Page 1 of 1

Enhancing more complicated xpath expressions

PostPosted: Fri Jun 17, 2011 3:07 am
by tinne
Given a document with the following properties:

There is a repeat tag, say, referencing the xpath /document/section. There are nested conditionals referencing nested elements, say, /document/section/paragraph/run.

Using OpenDoPEHandler, these nested conditionals are enhanced whenever the handler considers them nested, that is, they start with /document/section. This has obviously been thoroughly tested with nested repeats, as all sorts of /document/section/paragraph[7]/run with or without fixed indexes are property enhanced (for /document/section[index]/paragraph[7]/run).

Then again, tests could be like "count(/document/section[index]/paragraph[7])>0 and string(/document/section[index]/nutrition)='wisdom'", and the handler fails.

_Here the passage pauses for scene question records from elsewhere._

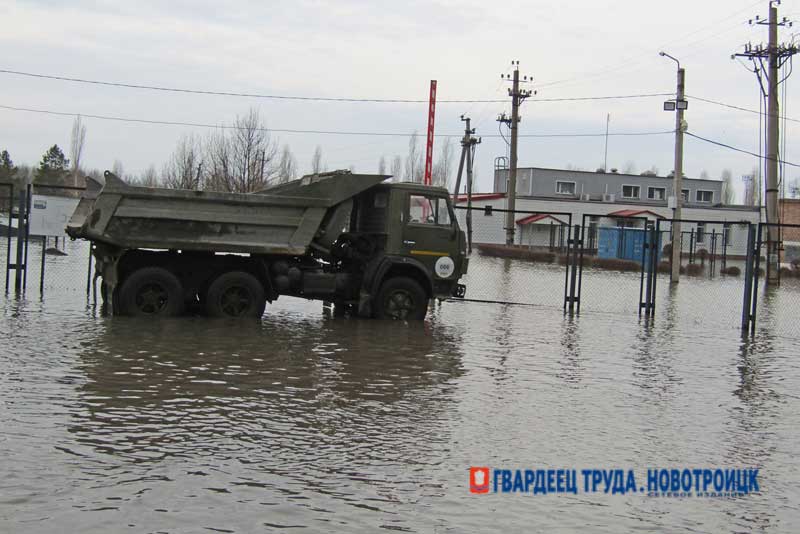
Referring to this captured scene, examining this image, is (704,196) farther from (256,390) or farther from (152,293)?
(256,390)

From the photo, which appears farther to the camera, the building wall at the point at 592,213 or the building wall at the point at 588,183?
the building wall at the point at 588,183

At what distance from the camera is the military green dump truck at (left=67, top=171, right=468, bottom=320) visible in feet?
48.5

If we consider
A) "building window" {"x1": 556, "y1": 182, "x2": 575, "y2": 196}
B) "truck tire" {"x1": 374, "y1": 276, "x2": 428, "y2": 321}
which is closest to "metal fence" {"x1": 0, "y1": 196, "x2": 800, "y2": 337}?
"truck tire" {"x1": 374, "y1": 276, "x2": 428, "y2": 321}

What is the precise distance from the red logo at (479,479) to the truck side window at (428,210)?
31.8ft

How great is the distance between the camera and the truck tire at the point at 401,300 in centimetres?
1633

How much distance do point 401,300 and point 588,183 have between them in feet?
220

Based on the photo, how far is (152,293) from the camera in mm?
15141

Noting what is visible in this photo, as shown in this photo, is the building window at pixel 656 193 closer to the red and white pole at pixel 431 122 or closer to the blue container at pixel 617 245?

In principle, this would need an xpath 1.0 parser to fully handle. I found one at an antlr blog, but maybe better alternatives exist.

For the moment, I did some refactoring to handle just the cases noted above: and-clauses and function calls on path expressions, see attachment.
OpenDoPEHandler.patch.txt
Additions to support a few more nested conditions
(8.99 KiB) Downloaded 272 times


The attachment is a bit clumsy, as it contains logging fixes commented in "log4j; JAXB "RI"??", just scroll to the bottom for the important parts.

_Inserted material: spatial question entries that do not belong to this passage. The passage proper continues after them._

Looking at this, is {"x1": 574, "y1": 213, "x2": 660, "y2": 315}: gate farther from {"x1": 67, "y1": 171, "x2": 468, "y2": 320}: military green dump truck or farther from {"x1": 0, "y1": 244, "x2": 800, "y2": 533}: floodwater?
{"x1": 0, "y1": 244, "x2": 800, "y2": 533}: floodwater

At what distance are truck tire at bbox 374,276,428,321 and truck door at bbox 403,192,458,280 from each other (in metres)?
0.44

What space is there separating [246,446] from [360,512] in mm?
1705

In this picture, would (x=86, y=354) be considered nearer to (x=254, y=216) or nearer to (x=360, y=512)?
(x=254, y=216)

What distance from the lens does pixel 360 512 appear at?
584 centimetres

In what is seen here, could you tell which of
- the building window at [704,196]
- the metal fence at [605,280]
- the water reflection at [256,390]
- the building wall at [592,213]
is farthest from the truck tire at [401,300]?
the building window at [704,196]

Any suggestions how to generalize this (using the above grammar or otherwise)?

Re: Enhancing more complicated xpath expressions

PostPosted: Mon Jun 20, 2011 5:44 am
by tinne
Realistically, this could not stay this way. I took the Jan-Willem van den Broeks grammar and built it into a rewriting parser that enhances xpath expressions just the way that is needed. Thus, all xpath 1.0 expressions can be used.

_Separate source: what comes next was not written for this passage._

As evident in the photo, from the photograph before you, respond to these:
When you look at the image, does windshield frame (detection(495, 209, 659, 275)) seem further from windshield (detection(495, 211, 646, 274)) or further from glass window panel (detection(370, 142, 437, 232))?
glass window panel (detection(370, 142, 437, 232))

In order to do this, antlr and stringtemplate need to be added to the dependencies. I fixed the POM and didn't touch the ant build file. Guess it is an easy exercise.

A few words on the method: all absolute path expressions are found and filtered whenever they fit the prefix given. Comparison is still made based on string comparison, i.e., whitespace matters and there could be ill-rewritings /some/greater/path -> /some/great[17]er/path which would require comparing the syntax tree instead of the token stream. Then again, we should know our docx template files.

docx4j-2.7.0-SNAPSHOT-XPathEnhancer.patch.zip
Grammar based XPath enhancement for the OpenDoPE handler
(22.68 KiB) Downloaded 224 times

Re: Enhancing more complicated xpath expressions

PostPosted: Mon Jun 20, 2011 9:49 am
by jason
Nice work Tinne; thanks very much for this :-)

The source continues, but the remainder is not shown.